[PROVIDED TEXT]:
[START]

Mustang Ecoboost I4's has a displacement of 2.3L. I don't think Honda will make Accord go Mustang Ecoboost I4 level fast, just Mustang V6 level fast. Unless Honda decides to have an Accord performance line like Civics with their Si, I don't think Accords will have more than 290hp. Only time will tell.

Quote:
Originally Posted by Mr. Slowly View Post
I'm not against progress. I just can't envision a reality where a turbo-four is any kind of replacement for a normally-aspirated-six, especially in the eyes of the average non-enthusiast consumer.
Someone understands!

Sure, turbos are more eco, and are good ways make smaller engines more powerful. But cheating always comes with a cost. Turbos need to be warmed up more before you can drive them hard and needs to be cooled down more. Oil replacements need to be more common. Also more parts you have to worry about(Compared to an N/A engine with the same number of cylinders anyways). And of course, turbo lag. Unless you have a supercar where they have electric motors to eliminate that, it's gonna be there. One of my family friends has a Mercedes turbo diesel. The thing sounds so badass with the diesel noise, but my family friend said it also has an apparent turbo lag before it actually goes fast. Can be a little annoying.

[END]

[EXERCISE REQUIREMENTS]: Retype the stretch of the turbo engine post from "Sure, turbos are" through "a little annoying.", keeping every word and mark the same.

[SOURCE MATERIAL]:
[START]

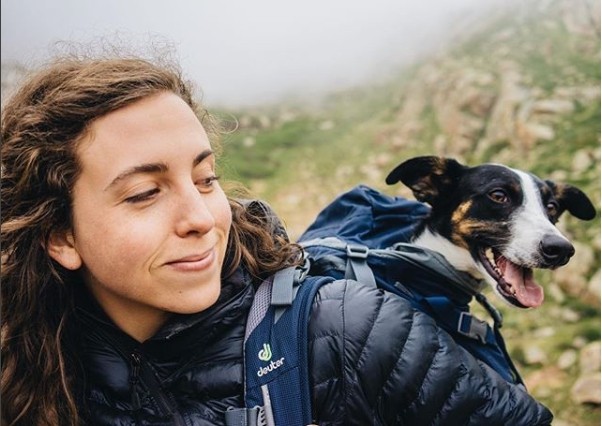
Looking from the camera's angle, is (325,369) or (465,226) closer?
(325,369)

[END]

[THE ANSWER]:
Sure, turbos are more eco, and are good ways make smaller engines more powerful. But cheating always comes with a cost. Turbos need to be warmed up more before you can drive them hard and needs to be cooled down more. Oil replacements need to be more common. Also more parts you have to worry about(Compared to an N/A engine with the same number of cylinders anyways). And of course, turbo lag. Unless you have a supercar where they have electric motors to eliminate that, it's gonna be there. One of my family friends has a Mercedes turbo diesel. The thing sounds so badass with the diesel noise, but my family friend said it also has an apparent turbo lag before it actually goes fast. Can be a little annoying.